Nama Jalan Diubah Anies Bikin Beda Klaim Lurah Tanah Tinggi dan Warga

Tim detikcom - detikNews
Jumat, 01 Jul 2022 07:51 WIB
Jalan Tanah Tinggi di Jakpus yang berganti nama menjadi Jalan A. Hamid Arief (Anggi/detikcom)
Foto: Jalan Tanah Tinggi di Jakpus yang berganti nama menjadi Jalan A. Hamid Arief (Anggi/detikcom)

Selain soal pelibatan warga, perubahan nama juga dianggap menimbulkan masalah baru, yaitu masalah administrasi. Sebab, dengan perubahan nama, warga harus memperbarui alamat yang tertera dalam KTP hingga sertifikat rumah.

"Yang kita alami masalah administrasi. Masalah perubahan jalan kita warga satu orang pun tidak pernah dilibatkan, jangankan warga, RT setempat pun tidak diberi tahu dan masang plang jalan itu diam-diam dan tengah malam," tegas Irzon.

"Masalah administrasi KTP dan KK, Sudin Dukcapil bisa jamin kita, biaya gratis, jemput bola. Namun bagaimana surat-surat kami yang lain, BPKB, sertifikat rumah, apakah semuanya gratis dan dijamin sama pemerintah," sambung Irzon.

Senada dengan Irzon, Ketua RT 10 Kelurahan Tanah Tinggi, Fajri, juga mengaku tidak diberi tahu perihal perubahan namai ini. Sosialisasi pun dirasa tidak ada.

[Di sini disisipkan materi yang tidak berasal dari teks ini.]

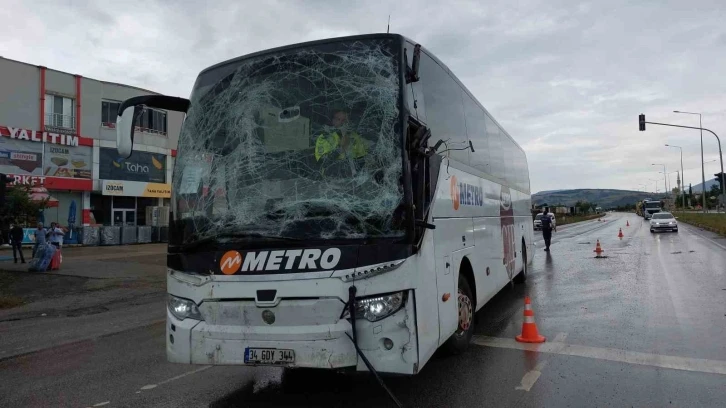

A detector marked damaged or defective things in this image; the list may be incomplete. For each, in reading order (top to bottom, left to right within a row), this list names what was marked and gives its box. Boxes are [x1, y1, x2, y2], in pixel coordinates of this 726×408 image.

shattered windshield [174, 38, 406, 244]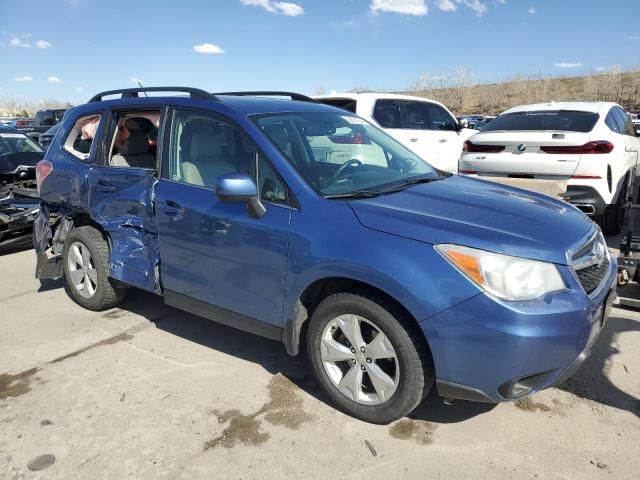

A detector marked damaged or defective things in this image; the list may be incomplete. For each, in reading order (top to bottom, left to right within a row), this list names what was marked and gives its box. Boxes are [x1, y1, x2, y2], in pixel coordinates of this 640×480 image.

"Jadi kami sama sekali tidak tahu, tiba-tiba ada pergantian nama. Memang sebelumnya pas bulan Ramadan ada rencana pergantian nama jalan dan nanti di infokan, ada musyawarah dengan warga. Tapi sampai kita tunggu-tunggu malah tidak ada," katanya.

Fajri menegaskan warganya tegas menolak perubahan nama jalan tersebut. Bahkan, menurutnya, pemasangan plang jalan juga dilakukan tanpa sepengetahuan warga Jalan Tanah Tinggi.

"Justru plang nama jalan baru dipasang malam hari tanpa sepengetahuan warga dan RT setempat. Kita tetap menolaknya," ujar Fajri.

Meski demikian, Lurah Tanah Tinggi menepis semua alasan tersebut.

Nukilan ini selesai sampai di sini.